Отрывок текста:
▽

До чего ужасно и противоречиво мое здесь положение, ты просто не поверишь. Ведь, я любого тюремного надзирателя — чекиста считаю своим — а он меня называет «гражданин», смотрит, как на преступника, хотя корректен. Я тюрьму считаю своей. Я почти месяц не хоту на прогулку, чтобы не видеть взглядов, которые на меня бросают часовые, — лучше сидеть в_ дыре своей, только не встречаться с людьми, которые думают про меня плохое. Это состояние так мучительно, горечь и обида так велики, что думаешь все время о том, как уйти от этой действительности…

Первое время я уходил так, что все время читал и ночи напролет писал. Разреши для отдыха мне (ибо у меня страшно разболелась голова от волнения) сделать перерыв и перейти к моей работе. (Я здесь кончил книгу), — это другая тема, и я чуть-чуть успокоюсь.

Книгу я задумал написать, когда был за границей для покупки архива Маркса. Я ясно видел, что широкие круги интеллигенции нюхают воздух.: с кем итти; что интерес к СССР огромен; что, однако, эти круги интересуются специфическими вопросами, на которые часто у них с нашей стороны нет ответа. Огромный успех моего доклада в Париже объяснялся, как мне говорили, тем, что я поставил ряд именно таких вопросов. Тогда я и задумал написать книгу на эти темы. Не скрою и того, что и здесь у меня были мечты и надежды. Я думал, что ты ее прочтешь, хотел ее тебе посвятить и просить тебя написать маленькое предисловие, чтоб все знали, что я целиком признаю себя твоим, а теперь и твоим учеником, открыто выступал именно так. Думал: ну, вот, это тоже будет точка над i ,пусть больше никто не осмелится трепаться. И это полетело все прахом!..

Но я половину с лишком дописал до тюрьмы, а здесь написал вторую часть об СССР. К несчатыо, несмотря на неоднократные обещания, мне первой части до сих пор не дали, не дали и порций (переписанных на машинке — обещали переписать) второй, не дали и книг просимых — хотя все было обещано с самого начала. Часть II (здесь написанная) — об СССР. Написана по такому плану:

Гл. I. Об исторической точке зрения и исторических критериях оценок.

Гл. II. Материальная база социалистической культуры.

Гл. III. Создание целостного человека.

Гл. IV. Проблема нац.культ. и создание целостной соц. культуры. Европа и Азия.

Гл. V. Создание целостного человечества.

Гл. VI. Многообразие в капит. и соц.обществе.

Гл. VII. Проблема личности и общества..

△

Строки данных:
▽

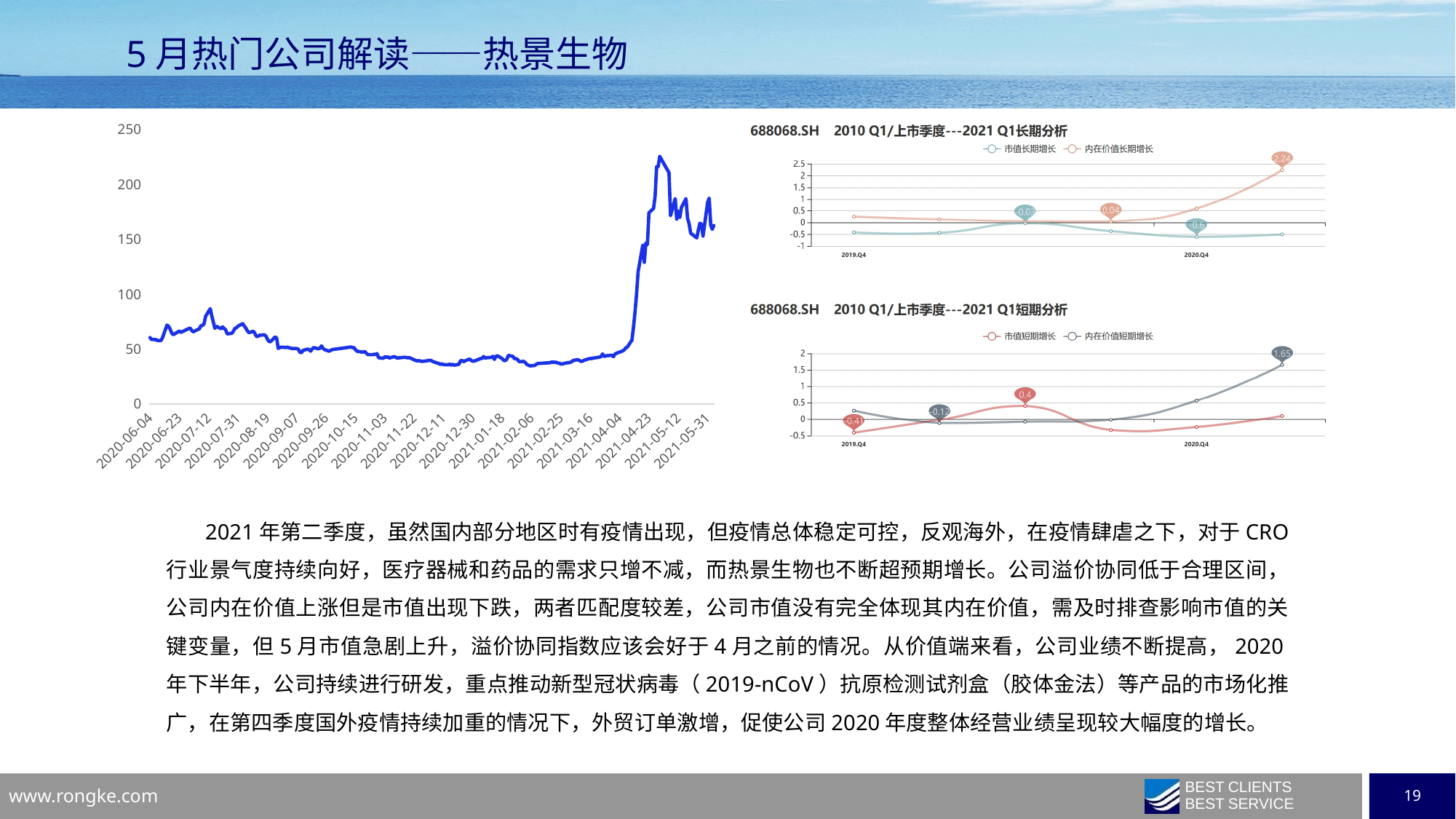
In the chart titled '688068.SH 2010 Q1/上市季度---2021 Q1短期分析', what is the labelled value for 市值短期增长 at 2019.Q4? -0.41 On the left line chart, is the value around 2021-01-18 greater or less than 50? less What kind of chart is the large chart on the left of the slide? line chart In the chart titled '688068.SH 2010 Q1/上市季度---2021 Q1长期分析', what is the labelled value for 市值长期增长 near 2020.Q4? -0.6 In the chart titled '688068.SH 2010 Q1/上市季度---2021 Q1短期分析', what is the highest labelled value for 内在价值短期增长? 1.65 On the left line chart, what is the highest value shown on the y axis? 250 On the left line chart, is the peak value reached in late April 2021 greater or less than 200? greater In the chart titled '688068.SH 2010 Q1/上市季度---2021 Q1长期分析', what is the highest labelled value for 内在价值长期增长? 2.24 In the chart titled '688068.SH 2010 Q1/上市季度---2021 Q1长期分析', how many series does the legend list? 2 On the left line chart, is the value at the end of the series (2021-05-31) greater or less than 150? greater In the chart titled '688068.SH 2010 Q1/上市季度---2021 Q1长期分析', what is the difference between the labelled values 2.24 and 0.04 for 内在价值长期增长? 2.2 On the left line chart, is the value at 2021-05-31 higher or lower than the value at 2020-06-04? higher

△
▽

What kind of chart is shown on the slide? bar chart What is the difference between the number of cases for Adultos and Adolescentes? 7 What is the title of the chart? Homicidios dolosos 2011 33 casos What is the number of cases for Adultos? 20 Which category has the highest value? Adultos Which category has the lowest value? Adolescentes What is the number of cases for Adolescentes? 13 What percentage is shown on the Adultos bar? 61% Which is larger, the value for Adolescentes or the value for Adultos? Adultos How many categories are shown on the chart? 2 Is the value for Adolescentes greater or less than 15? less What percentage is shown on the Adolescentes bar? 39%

△

Контрольные вопросы:
**a)** С какой целью, согласно отрывку, была совершена поездка за границу, во время которой возник замысел книги?
**b)** Процитируйте отрывок, начиная со слов «Гл. IV. Проблема» и заканчивая словами «личности и общества..».
**c)** Проверьте, согласуются ли с отрывком утверждения ниже. На каждое ответьте «да» или «нет» и приведите решающие слова отрывка точной цитатой.
(i) Вторая часть книги написана в тюрьме и посвящена СССР.
(ii) Первую часть книги в тюрьме выдали по первой просьбе.
(iii) Глава V называется «Создание целостного человека».
Строки для работы не понадобятся.

Ответы к заданиям:
**a)** Для покупки архива Маркса.

**b)**
Гл. IV. Проблема нац.культ. и создание целостной соц. культуры. Европа и Азия.

Гл. V. Создание целостного человечества.

Гл. VI. Многообразие в капит. и соц.обществе.

Гл. VII. Проблема личности и общества..

**c)**
(i) Да: «Часть II (здесь написанная) — об СССР».
(ii) Нет: «мне первой части до сих пор не дали».
(iii) Нет: «Гл. V. Создание целостного человечества».